‘Poverty and extravagance’
THIS is with reference to the letter ‘Poverty and extravagance’ (June 28). In 1923, eight of the wealthiest people in the world, who knew how to make a living, met. Their estimated combined wealth exceeded the wealth of the United States government.
But 25 years later the president of the largest steel company, Charles Schwab, died bankrupt; the president of the largest gas company, Howard Hubson, went insane; one of the greatest commodity traders, Arthur Cutton, died insolvent; the president of the New York Stock Exchange, Richard Whitney, was sent to jail.
A member of the president’s cabinet, Albert Fall, was pardoned from jail, while the greatest ‘bear’ on Wall Street, Jessie Livermore, the president of the world’s greatest monopoly, Ivar Krueger, and the president of the Bank of International Settlement, Leon Fraser, committed suicide.
Where did they go wrong? They most certainly made lots of money. In fact, they knew how to make a living better than they knew how to live a life.
Money provides comfort and status, food for the hungry, medicine for the sick, clothes for the needy and shelter for the homeless. Yet it is only a medium of exchange.
Our education system needs to impart two kinds of education. One that teaches us the skills for earning a living and one that teaches us values on how to live life, free from the entrapment of chasing after an illusion of happiness.

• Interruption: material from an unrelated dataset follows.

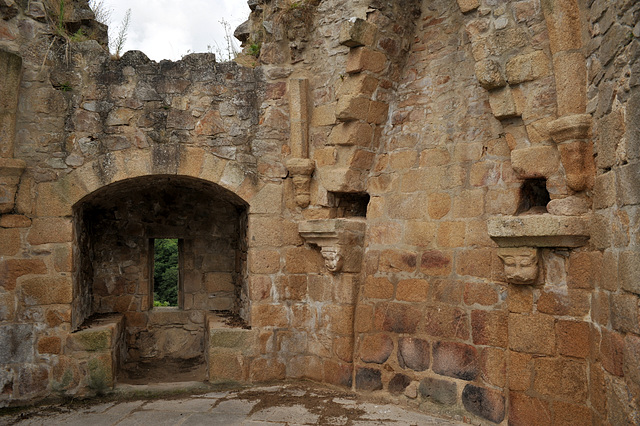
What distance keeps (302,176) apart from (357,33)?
141cm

Many people are so involved in that chase that they neglect health, family, social responsibilities, the environment and moments of real deep fresh breathing.

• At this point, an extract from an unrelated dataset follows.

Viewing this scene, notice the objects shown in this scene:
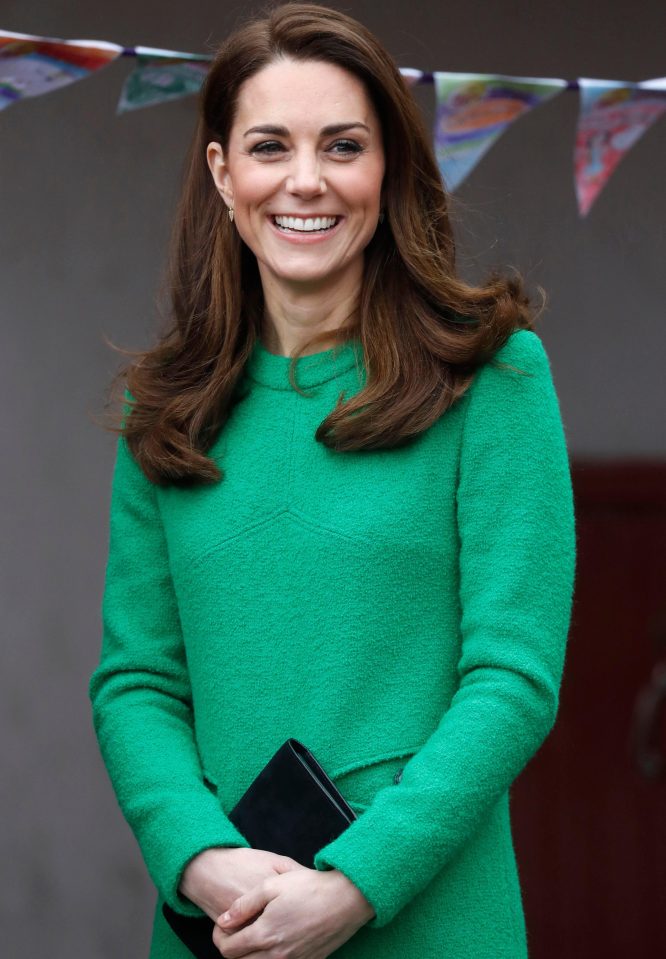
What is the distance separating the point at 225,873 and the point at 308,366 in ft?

They don’t have the time for their children. Twenty years later they will turn back and find them gone, busy in their own lives. Same goes for our health, dreams and purpose in life.
The ship needs water. It cannot move without water, yet if the water gets into the ship it will face problems and possibly sink. Similarly, earning money is a necessity but we must
not let the need to earn dominate our lives, for what was once a means of living will become a heavy chain, an entrapment and a means of destruction.
So take a moment and ask yourself, ‘has the water entered my ship?’